Due partite ufficiali, due gol e un impatto immediato con la maglia della Paganese. Frank Akammadu si gode il momento positivo dopo il successo per 2-1 sull’Unipomezia, nel quale ha realizzato la rete del raddoppio con un pregevole pallonetto.

Intervenuto al termine della gara in Sala Stampa, l’attaccante azzurrostellato ha innanzitutto sottolineato il lavoro collettivo alla base del suo rendimento: «Sono contento del rendimento, ma devo sottolineare che è tutto frutto del lavoro che si sta facendo con la squadra, con il mister e con lo staff».
La rete del 2-0 non è arrivata per caso. Akammadu ha spiegato come la squadra avesse studiato proprio quel tipo di situazione: «Si era preparato durante la settimana. Sapevamo che era una squadra che aveva la linea alta e che ci sarebbero stati spazi alle spalle dei difensori. Non era un gol frutto del caso, era un lavoro che si era provato durante la settimana».
Un'intuizione trasformata in gol grazie alla velocità dell'attaccante e alla precisione del lancio di Figueras, con Akammadu bravo a superare Gariti con un elegante pallonetto.

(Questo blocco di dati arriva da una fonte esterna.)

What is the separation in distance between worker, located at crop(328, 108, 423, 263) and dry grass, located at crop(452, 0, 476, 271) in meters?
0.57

L'avventura in azzurrostellato è iniziata nel migliore dei modi anche sul piano ambientale. Akammadu ha evidenziato il ruolo del gruppo nel suo inserimento: «Mi sono trovato un gruppo di lavoratori, di ragazzi eccezionali, umili. Il mister ci dà molte indicazioni e ci aiuta molto».
Nessuna pressione particolare legata alle difficoltà offensive della Paganese della passata stagione. L'attaccante preferisce concentrarsi esclusivamente sul presente: «Quello che è successo l'anno prima non è una cosa che a me sinceramente importa. Conta sempre solo il campo e viviamo settimana per settimana per riportare i frutti del nostro lavoro dalla domenica».
Akammadu ha poi ripercorso l'esperienza della scorsa stagione in Serie C, chiusa al di sotto delle proprie aspettative dopo i tanti gol realizzati negli anni precedenti in Serie D. «La stagione scorsa non è stata una stagione positiva per me, almeno non secondo le mie aspettative», ha ammesso l'attaccante, che ha scelto di non cercare alibi: «Non voglio avere alibi perché non fa parte di me».
A condizionarlo sono stati anche alcuni problemi fisici: «Sono rimasto sinceramente male per alcuni problemi fisici che mi hanno condizionato e che non sono stati gestiti in primis da me stesso nella maniera giusta. Mi hanno fatto non rendere come avrei voluto».

Un'esperienza negativa dalla quale, però, il centravanti vuole trarre insegnamenti: «Sono esperienze di vita che ti danno insegnamenti e cerchi di farne tesoro per il futuro. Cerco di portare anche qua alla Paganese, alla città e ai compagni tutto frutto di tanti errori del passato, ma penso che faccia parte di ogni percorso di calciatore e di ogni percorso da uomo».
Il messaggio lanciato da Akammadu è dunque chiaro: i gol rappresentano soltanto il risultato finale di un percorso costruito quotidianamente sul lavoro. Dopo il successo all'esordio in campionato, l'attaccante guarda già avanti con l'obiettivo di proseguire sulla stessa strada insieme alla squadra.
L'inizio, intanto, è quello che ogni attaccante avrebbe desiderato: due gare ufficiali, due reti e una Paganese a punteggio pieno in campionato.